Можете выписать без изменений строки из материала ниже, начав со строки, где есть «Considering the photo, is», и закончив строкой, где есть «5.93 metres», включая обе?

##### Предоставленный материал

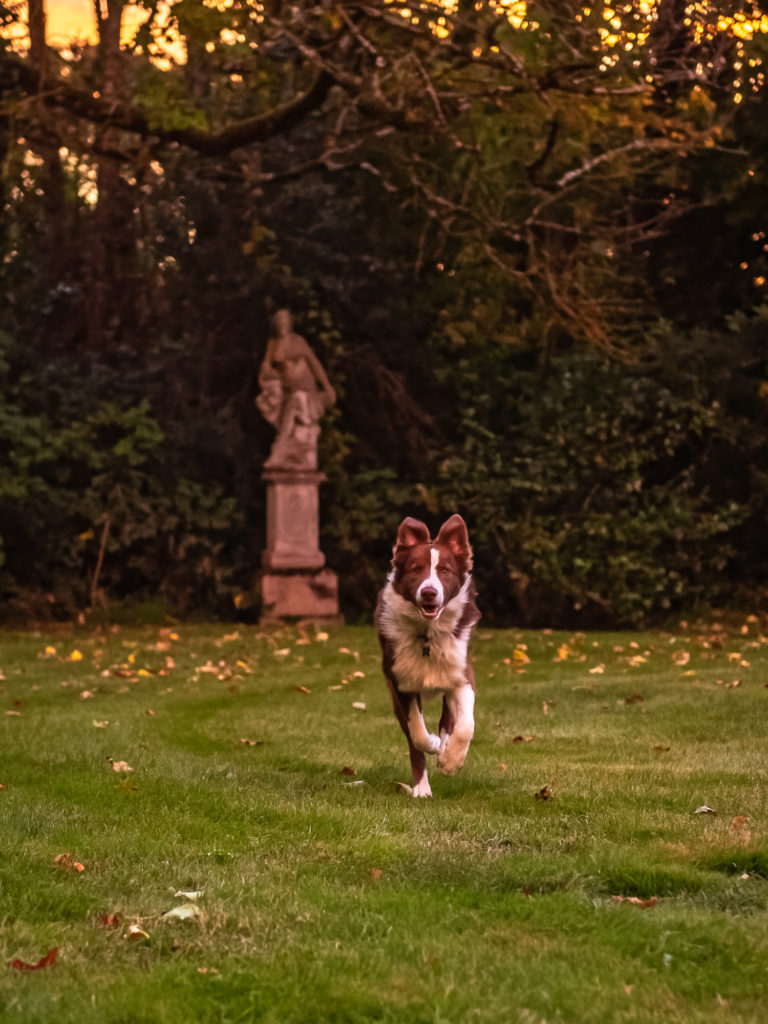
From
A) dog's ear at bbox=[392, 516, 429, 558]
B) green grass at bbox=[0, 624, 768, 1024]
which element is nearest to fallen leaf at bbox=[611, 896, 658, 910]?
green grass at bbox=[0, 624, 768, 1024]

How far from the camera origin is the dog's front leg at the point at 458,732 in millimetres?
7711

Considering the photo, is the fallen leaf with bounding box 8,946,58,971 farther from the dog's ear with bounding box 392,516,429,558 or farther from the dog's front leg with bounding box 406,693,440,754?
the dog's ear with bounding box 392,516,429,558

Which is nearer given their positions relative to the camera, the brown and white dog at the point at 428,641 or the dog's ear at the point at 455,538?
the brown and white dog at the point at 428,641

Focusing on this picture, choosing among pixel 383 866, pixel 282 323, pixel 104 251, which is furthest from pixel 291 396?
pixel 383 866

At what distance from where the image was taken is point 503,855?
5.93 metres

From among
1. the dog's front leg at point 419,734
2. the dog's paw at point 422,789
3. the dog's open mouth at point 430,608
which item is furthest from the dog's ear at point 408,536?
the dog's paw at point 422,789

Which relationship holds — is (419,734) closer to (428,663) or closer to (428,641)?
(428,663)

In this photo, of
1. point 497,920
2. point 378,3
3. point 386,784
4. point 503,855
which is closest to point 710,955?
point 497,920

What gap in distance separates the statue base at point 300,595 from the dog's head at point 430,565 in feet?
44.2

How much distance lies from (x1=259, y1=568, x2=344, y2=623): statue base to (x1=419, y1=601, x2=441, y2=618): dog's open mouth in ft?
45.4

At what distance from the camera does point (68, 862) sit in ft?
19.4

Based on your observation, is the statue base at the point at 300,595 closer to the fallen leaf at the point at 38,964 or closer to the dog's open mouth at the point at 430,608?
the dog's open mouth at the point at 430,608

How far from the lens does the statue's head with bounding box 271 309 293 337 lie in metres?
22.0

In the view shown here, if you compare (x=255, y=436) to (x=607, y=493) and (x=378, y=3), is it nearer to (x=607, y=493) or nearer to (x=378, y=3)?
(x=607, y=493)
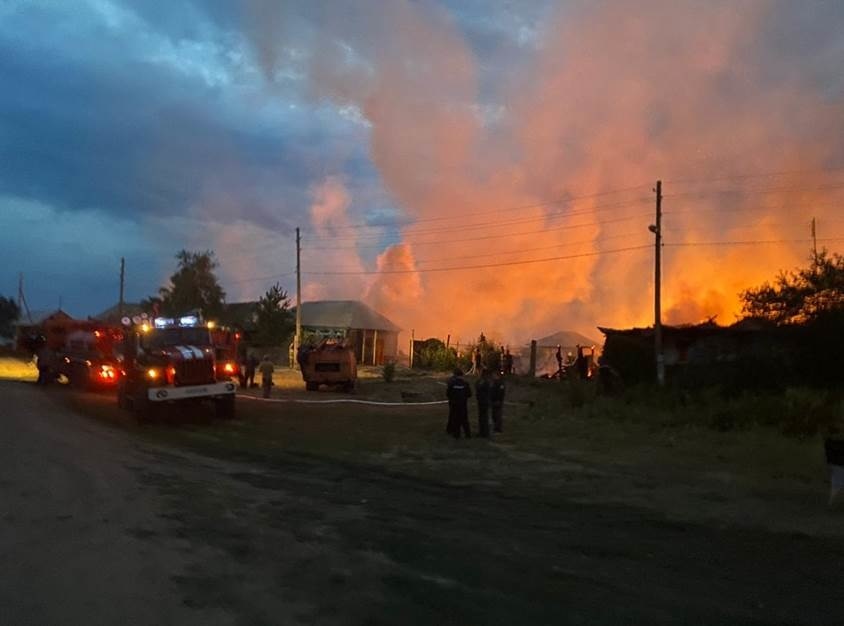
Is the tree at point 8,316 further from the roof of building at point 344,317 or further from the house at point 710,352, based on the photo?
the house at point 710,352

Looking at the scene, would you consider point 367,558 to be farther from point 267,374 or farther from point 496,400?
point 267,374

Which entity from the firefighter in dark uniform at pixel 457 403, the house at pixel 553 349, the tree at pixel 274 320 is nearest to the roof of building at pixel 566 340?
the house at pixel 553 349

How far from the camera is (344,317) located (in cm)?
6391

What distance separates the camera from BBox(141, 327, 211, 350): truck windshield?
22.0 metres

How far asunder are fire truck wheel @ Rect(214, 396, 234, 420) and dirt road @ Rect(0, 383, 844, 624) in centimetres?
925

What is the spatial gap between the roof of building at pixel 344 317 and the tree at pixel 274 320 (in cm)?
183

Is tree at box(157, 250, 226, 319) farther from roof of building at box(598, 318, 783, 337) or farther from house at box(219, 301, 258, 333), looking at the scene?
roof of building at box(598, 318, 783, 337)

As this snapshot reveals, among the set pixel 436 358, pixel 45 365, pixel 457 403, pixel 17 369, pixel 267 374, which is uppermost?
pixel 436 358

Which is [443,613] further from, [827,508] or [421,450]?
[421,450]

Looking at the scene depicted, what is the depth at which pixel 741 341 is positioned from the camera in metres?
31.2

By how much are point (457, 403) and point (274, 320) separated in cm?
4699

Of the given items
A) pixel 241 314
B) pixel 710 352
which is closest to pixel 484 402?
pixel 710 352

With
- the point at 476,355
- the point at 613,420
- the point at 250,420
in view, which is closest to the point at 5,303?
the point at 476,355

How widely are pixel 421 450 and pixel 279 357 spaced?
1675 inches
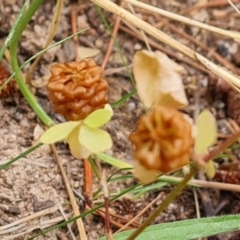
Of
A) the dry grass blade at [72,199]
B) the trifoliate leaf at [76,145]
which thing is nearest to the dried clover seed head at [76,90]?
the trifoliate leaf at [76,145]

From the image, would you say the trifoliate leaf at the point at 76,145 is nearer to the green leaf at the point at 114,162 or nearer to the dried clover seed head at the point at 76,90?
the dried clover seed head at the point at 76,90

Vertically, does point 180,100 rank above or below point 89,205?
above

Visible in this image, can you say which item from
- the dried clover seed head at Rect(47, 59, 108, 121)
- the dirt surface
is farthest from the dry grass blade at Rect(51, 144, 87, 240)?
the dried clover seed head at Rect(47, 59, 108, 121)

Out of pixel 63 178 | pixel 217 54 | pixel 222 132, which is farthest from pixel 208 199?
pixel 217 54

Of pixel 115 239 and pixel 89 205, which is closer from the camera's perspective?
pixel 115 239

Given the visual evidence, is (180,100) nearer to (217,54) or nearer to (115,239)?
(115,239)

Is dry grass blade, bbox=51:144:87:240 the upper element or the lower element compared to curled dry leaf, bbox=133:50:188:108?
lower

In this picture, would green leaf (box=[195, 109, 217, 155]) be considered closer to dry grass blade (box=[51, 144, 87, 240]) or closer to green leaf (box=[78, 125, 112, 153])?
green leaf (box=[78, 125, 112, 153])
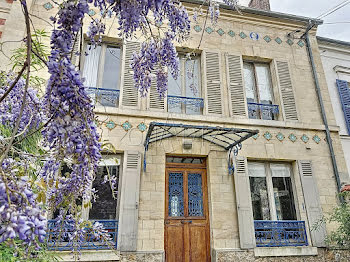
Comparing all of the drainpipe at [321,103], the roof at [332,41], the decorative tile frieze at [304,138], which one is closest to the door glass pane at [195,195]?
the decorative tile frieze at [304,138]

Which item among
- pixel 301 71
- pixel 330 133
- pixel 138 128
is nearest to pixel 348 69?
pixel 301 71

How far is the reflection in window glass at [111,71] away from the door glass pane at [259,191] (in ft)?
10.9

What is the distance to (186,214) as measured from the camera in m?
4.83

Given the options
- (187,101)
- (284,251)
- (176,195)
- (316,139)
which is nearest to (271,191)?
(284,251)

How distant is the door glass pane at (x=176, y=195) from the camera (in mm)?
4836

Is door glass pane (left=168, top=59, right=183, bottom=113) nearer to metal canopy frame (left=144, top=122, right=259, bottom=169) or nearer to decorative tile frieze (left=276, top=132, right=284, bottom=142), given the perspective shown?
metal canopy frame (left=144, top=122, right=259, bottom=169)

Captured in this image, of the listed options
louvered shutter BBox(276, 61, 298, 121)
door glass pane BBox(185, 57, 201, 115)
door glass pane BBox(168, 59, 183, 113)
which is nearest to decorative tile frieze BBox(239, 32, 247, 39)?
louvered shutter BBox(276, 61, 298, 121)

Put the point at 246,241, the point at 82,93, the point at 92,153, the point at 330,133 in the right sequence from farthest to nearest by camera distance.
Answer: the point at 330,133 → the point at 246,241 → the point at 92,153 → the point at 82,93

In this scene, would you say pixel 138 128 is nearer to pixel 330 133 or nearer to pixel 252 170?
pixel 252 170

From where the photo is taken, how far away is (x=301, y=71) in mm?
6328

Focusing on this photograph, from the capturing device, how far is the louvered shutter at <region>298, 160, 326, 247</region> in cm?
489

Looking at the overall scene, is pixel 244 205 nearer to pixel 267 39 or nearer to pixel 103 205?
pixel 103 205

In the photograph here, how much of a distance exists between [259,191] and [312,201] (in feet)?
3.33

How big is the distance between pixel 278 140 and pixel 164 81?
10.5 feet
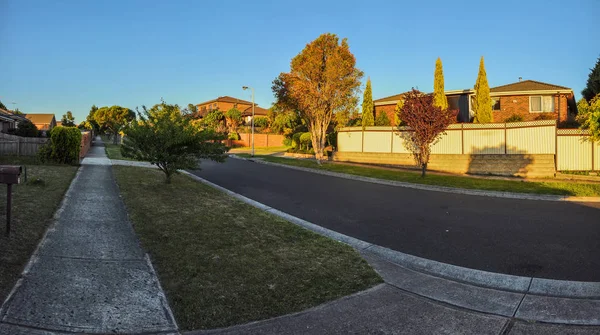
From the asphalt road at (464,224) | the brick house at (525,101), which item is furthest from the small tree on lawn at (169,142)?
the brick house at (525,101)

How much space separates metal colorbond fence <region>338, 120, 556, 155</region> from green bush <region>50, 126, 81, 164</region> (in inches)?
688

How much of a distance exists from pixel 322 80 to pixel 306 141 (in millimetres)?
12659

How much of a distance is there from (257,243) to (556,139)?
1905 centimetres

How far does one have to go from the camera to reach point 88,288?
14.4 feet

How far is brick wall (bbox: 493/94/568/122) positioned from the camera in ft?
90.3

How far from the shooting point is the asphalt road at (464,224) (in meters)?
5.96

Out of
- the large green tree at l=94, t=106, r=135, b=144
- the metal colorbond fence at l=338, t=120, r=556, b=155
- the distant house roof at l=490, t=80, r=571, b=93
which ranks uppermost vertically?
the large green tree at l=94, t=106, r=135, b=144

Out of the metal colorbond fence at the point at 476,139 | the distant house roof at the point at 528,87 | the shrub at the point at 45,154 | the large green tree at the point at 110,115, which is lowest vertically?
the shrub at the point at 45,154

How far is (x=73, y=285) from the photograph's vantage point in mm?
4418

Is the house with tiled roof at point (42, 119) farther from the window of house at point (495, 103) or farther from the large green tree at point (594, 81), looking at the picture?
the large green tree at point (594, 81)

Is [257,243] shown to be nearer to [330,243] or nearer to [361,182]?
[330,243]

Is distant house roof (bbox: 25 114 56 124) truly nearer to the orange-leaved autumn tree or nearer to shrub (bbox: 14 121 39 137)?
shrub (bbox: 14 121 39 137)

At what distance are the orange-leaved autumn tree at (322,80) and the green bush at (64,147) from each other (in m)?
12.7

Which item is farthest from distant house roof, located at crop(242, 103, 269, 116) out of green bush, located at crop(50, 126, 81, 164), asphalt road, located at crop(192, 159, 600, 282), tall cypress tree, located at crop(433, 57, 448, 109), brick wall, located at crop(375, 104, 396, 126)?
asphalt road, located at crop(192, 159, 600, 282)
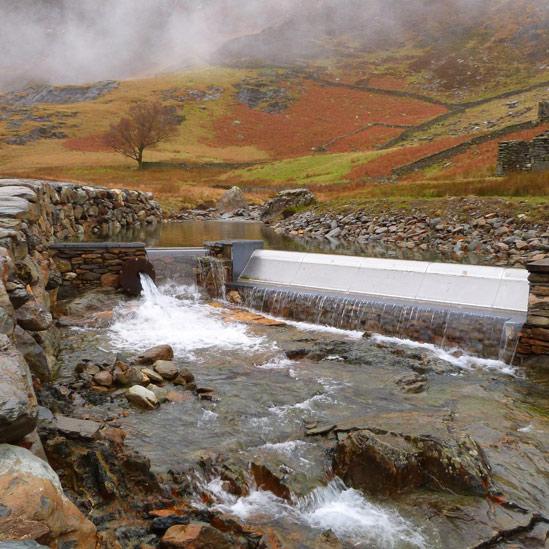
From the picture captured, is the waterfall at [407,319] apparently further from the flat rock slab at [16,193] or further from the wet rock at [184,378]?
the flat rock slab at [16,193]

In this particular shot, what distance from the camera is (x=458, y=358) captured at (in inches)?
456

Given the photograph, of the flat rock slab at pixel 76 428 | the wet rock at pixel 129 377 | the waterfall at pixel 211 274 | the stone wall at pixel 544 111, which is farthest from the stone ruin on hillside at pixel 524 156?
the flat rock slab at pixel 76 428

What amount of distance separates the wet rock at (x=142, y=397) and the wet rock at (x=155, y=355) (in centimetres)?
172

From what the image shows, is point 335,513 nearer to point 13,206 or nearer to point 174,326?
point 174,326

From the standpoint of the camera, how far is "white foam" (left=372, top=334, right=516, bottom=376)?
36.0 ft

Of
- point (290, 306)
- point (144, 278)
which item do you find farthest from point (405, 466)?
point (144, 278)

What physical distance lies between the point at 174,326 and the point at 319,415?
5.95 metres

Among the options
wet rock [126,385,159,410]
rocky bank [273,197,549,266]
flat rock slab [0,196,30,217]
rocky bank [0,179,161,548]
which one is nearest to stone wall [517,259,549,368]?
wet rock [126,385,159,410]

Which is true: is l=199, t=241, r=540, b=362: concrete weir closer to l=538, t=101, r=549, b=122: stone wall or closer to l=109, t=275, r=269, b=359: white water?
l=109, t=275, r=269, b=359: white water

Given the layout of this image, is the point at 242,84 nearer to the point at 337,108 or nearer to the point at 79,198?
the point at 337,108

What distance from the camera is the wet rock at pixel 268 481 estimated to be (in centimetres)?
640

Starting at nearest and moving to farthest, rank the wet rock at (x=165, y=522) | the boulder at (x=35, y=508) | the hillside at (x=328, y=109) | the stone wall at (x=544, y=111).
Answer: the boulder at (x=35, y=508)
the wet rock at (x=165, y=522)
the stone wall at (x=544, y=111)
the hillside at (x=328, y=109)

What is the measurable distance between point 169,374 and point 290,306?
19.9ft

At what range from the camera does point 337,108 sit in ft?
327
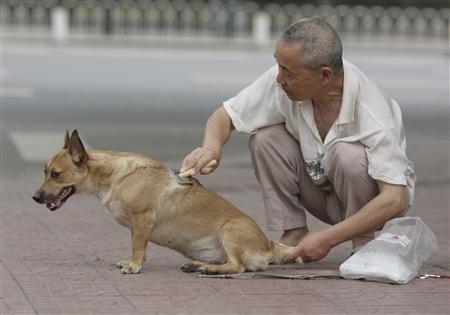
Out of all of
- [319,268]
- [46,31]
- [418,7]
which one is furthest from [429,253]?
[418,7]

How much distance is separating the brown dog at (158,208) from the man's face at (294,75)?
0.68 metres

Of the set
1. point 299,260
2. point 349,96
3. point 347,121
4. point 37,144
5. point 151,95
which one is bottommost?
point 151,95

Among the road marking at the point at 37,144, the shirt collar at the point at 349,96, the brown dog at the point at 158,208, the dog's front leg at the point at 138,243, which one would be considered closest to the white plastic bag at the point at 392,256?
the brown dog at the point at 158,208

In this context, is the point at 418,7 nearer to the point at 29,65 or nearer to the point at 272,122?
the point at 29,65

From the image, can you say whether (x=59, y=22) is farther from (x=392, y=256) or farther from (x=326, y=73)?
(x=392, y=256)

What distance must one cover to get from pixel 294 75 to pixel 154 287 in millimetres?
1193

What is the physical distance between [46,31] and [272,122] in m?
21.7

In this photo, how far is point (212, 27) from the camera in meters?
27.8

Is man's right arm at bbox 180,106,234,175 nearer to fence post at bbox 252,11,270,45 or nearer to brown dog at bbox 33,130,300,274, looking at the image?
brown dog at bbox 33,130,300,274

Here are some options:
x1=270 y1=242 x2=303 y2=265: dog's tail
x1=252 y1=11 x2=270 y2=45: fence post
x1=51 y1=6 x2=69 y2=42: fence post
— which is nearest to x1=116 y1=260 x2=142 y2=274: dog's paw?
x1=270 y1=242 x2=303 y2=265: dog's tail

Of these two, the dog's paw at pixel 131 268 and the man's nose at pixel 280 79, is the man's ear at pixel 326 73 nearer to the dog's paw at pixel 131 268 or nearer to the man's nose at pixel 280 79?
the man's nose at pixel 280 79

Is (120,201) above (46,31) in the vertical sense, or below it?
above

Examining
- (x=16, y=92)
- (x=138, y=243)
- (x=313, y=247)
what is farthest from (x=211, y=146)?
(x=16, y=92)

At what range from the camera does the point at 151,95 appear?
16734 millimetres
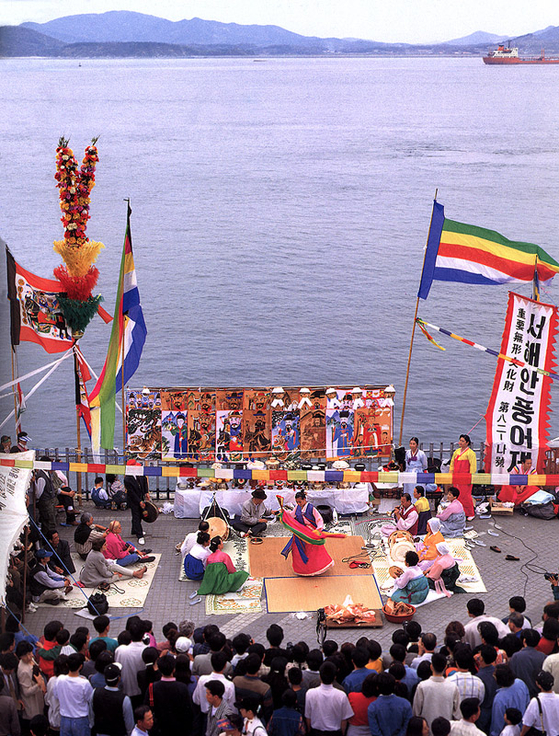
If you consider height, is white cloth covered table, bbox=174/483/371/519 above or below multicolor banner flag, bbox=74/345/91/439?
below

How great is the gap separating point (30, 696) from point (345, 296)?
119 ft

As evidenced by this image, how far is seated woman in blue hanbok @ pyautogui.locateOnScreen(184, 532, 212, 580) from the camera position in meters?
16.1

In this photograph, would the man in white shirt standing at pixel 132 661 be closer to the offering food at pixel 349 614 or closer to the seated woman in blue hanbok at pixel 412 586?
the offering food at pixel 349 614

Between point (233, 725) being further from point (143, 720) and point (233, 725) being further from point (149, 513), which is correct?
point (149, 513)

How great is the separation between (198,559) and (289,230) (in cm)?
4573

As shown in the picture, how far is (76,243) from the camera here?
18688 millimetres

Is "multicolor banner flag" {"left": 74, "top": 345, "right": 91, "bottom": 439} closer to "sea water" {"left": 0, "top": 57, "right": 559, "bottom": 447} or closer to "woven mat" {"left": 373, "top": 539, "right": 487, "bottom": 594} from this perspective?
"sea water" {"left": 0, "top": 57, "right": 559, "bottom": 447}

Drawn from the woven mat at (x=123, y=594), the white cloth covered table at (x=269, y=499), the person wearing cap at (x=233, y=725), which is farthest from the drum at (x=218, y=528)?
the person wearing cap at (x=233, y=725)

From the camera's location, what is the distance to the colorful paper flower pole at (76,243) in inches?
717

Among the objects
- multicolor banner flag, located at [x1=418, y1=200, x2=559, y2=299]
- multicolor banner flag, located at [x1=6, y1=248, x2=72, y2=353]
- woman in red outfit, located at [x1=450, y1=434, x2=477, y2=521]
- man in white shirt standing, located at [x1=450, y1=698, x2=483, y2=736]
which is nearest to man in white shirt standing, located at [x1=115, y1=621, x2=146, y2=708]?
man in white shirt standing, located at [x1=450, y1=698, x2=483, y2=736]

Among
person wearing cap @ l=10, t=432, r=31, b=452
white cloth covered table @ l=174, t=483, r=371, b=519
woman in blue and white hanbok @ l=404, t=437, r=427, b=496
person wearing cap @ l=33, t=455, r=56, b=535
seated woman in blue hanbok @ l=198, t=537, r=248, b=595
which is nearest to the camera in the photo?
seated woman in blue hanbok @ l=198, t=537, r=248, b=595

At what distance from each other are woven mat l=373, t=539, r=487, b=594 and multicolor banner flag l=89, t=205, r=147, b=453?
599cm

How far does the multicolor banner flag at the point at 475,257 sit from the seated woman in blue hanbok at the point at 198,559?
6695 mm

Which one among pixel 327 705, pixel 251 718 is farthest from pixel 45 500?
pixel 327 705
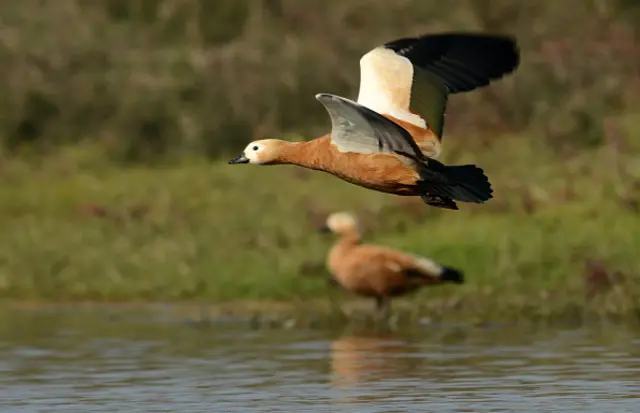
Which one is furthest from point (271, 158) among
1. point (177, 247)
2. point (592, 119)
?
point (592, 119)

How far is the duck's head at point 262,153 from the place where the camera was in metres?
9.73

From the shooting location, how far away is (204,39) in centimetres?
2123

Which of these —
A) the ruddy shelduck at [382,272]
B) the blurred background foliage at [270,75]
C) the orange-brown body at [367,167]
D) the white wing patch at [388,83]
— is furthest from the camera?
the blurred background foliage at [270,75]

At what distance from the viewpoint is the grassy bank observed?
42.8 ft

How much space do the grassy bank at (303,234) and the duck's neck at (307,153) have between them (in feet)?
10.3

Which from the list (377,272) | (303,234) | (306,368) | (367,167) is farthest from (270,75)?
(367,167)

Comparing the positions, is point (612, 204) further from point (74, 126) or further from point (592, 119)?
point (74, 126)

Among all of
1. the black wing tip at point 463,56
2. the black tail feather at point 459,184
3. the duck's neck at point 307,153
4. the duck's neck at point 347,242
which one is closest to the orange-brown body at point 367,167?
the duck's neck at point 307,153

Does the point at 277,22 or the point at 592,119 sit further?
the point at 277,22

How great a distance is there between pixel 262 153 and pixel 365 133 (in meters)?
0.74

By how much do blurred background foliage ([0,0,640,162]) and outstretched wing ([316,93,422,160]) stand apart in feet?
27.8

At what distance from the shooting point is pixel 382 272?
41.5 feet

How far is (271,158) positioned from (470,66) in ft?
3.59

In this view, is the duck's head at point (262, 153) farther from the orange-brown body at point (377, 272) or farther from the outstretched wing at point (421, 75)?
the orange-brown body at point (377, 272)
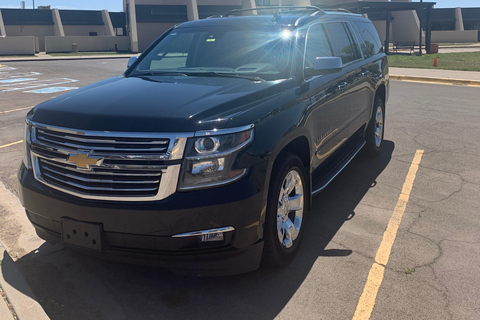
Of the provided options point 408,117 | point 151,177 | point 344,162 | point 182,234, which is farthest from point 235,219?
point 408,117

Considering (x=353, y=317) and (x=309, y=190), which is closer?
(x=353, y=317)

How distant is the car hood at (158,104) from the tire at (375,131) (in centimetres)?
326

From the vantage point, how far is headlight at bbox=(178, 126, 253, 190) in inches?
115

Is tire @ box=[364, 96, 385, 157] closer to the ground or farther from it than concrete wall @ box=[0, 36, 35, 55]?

##########

В ответ:
Considering the photo, is the fallen leaf with bounding box 8,946,58,971 farther from the dog's ear with bounding box 392,516,429,558 or farther from the dog's front leg with bounding box 406,693,440,754?
the dog's ear with bounding box 392,516,429,558

Which is nearer given their positions relative to the camera, the brown and white dog at the point at 428,641 or the dog's ear at the point at 455,538?
the brown and white dog at the point at 428,641

Focusing on this picture, choosing among pixel 383 866, pixel 282 323, pixel 104 251, which is furthest from pixel 291 396?
pixel 383 866

At what distance from where the image was taken is point 503,855?
5.93 metres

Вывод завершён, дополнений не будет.